Heureux de ma scène locale. Soutiens la mienne, soutiens la tienne. Non je parle pas de nos bites.
(Il fallait que je vous quitte sur un instant poésie, car c'est trop d'émotions).
* Vas-y j'te mets ça en notes çà la fin de la chronique, sinon ça sera encore plus illisible ma connerie. Donc oui, l'abus, prenons un peu de distance : les voix Black et Death, les shrieks et les growls, on peut trouver ça trop abusé et ridicule, facilement, hein. Sans même aller jusqu'au Brutal Death ou au Porno Grind / Gore Grind ! Mais à ce compte-là, Billy Corgan aussi c'est ridicule. Sérieux vous avez entendu comment il chante, comment il couine ? Et que dire d'AC/DC alors ? De Michael Jackson, ah-ha ! Et James Brown ! Et Chino Moreno qui pleurniche en soupirant ! L'exagération fait partie du truc, si vous n'avez pas compris ça, c'est que vous n'avez rien compris à rien. Après libre à nous d'accrocher ou pas à telle ou telle expression vocale. (Mais putain, Billy Corgan, c'est chaud quand-même, non ? Ah bon.)

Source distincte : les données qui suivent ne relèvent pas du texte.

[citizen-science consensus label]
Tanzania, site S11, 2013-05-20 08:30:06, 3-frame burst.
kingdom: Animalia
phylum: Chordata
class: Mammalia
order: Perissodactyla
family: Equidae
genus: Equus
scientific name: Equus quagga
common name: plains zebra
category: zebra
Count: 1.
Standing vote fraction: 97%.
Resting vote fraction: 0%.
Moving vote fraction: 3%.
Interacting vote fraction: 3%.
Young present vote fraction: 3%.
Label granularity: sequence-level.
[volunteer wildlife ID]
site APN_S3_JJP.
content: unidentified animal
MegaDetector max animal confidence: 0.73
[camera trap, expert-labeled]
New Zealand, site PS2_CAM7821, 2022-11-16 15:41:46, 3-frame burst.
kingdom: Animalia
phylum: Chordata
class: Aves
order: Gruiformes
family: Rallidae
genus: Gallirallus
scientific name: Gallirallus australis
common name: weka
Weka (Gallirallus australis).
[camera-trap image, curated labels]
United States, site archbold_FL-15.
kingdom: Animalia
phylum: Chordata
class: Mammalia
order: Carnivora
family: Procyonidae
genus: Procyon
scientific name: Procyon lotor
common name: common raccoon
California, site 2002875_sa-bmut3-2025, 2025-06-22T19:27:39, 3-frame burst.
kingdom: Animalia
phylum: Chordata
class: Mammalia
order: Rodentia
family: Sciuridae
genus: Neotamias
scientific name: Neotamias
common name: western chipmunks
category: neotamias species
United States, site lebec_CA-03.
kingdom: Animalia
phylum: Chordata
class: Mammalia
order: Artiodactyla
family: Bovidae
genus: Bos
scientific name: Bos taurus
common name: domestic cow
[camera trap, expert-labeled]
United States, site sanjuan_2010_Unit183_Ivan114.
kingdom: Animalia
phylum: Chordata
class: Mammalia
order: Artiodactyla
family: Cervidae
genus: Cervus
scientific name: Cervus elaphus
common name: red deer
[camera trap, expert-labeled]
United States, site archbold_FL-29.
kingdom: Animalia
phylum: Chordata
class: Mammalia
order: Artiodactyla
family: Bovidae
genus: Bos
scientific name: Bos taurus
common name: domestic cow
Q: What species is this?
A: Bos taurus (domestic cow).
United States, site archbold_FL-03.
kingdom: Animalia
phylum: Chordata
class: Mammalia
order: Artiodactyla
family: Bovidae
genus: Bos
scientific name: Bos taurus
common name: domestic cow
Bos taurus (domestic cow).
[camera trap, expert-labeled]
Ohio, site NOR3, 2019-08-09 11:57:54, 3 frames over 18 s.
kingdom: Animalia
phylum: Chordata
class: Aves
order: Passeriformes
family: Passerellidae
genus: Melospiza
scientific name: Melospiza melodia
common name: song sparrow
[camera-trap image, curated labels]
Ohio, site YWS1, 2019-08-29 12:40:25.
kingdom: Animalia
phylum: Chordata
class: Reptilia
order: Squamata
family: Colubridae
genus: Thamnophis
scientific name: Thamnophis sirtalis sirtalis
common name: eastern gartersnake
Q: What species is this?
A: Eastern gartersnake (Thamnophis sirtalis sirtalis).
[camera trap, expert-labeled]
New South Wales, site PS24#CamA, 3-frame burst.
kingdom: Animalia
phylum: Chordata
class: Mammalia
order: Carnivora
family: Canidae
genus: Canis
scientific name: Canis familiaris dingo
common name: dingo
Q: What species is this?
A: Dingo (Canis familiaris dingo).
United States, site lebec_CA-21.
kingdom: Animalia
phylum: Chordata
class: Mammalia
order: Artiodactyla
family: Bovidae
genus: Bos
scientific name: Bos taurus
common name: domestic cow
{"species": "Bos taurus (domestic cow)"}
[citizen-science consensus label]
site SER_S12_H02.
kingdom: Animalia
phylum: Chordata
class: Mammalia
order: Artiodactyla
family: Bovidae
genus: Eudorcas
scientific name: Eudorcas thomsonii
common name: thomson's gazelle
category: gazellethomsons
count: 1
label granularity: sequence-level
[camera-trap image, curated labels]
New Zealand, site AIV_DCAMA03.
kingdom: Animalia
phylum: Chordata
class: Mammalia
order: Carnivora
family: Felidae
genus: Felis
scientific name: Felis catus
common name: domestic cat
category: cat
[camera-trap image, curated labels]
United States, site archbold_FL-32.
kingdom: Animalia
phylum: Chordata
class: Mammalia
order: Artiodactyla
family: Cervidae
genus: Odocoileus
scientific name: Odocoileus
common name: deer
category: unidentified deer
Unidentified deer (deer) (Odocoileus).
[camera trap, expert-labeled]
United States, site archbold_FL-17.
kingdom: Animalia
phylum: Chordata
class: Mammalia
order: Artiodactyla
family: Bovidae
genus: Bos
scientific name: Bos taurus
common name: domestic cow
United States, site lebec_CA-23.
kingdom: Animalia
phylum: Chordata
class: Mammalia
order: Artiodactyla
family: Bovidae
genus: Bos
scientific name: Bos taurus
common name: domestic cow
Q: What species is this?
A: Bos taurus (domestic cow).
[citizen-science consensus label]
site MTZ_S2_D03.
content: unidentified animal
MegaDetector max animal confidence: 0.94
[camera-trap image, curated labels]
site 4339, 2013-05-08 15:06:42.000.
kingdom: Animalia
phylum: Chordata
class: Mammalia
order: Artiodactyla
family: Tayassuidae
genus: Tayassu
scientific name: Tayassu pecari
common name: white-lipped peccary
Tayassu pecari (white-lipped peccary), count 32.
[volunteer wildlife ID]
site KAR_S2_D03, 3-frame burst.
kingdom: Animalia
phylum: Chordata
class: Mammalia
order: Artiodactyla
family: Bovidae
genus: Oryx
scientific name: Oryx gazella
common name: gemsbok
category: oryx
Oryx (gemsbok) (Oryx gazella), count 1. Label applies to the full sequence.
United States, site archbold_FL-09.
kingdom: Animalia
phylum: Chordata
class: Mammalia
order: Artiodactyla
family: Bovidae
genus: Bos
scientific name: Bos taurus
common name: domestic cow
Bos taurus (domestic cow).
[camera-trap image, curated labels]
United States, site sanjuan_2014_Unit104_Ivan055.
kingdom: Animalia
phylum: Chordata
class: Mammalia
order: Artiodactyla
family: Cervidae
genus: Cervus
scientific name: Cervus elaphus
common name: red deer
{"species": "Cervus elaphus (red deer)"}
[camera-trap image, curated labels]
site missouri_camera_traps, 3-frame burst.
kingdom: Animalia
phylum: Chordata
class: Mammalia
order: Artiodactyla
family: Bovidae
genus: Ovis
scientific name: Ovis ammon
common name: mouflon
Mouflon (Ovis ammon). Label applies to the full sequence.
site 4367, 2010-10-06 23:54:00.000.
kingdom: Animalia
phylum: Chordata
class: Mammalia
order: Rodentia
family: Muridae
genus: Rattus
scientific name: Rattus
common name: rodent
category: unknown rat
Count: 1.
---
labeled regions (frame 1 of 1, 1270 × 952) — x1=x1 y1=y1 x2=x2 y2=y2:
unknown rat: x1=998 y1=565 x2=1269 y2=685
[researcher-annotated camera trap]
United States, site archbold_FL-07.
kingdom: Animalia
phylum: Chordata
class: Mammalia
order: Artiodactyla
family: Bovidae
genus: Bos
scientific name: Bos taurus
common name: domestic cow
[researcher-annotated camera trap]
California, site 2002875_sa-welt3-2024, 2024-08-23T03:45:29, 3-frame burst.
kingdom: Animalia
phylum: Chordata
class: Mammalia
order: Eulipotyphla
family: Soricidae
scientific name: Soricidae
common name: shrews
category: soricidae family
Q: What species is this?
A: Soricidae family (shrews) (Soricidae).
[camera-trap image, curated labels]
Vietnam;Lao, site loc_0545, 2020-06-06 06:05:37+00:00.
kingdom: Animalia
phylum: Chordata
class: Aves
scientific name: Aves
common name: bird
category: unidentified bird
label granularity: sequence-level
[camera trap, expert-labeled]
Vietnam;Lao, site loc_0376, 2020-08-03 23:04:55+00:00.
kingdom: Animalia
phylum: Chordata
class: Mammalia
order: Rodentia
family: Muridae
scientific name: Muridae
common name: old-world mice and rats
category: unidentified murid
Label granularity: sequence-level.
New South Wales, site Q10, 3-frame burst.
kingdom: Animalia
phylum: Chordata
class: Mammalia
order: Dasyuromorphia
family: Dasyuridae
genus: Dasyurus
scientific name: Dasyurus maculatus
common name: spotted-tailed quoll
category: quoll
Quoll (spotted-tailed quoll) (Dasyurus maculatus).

Et aussi, alors que moi-même je déchire les oreilles des gens depuis des décennies en, hum, chantant n'importe comment et qu'en outre (sans vouloir une seule seconde m'y comparer, hein) j'ai su apprécier les divagations vocales de Mr. Robinson ou de Mme Galas, je serais bien mal placé pour reprocher à qui que ce soit d'abuser avec sa voix. L'abus c'est la vie !
** Comme quoi le crack est un vrai fléau : moi je venais tout juste de le comparer à Maître Gims...
3 COMMENTAIRES
el gep le 21/11/2024 à 11:31:17
Interview à viniir !
Rafff1 le 24/11/2024 à 23:32:04
C'est très bon ça ! Il y a côté claudiquant comme sur les derniers Darkthrone que j'ai bien !
el gep le 25/11/2024 à 19:08:09
Ouais, hein que c'est du bon ?!
"Claudiquant", ahah ?! Peut-être, mais en se tenant bien droit et le regard assuré.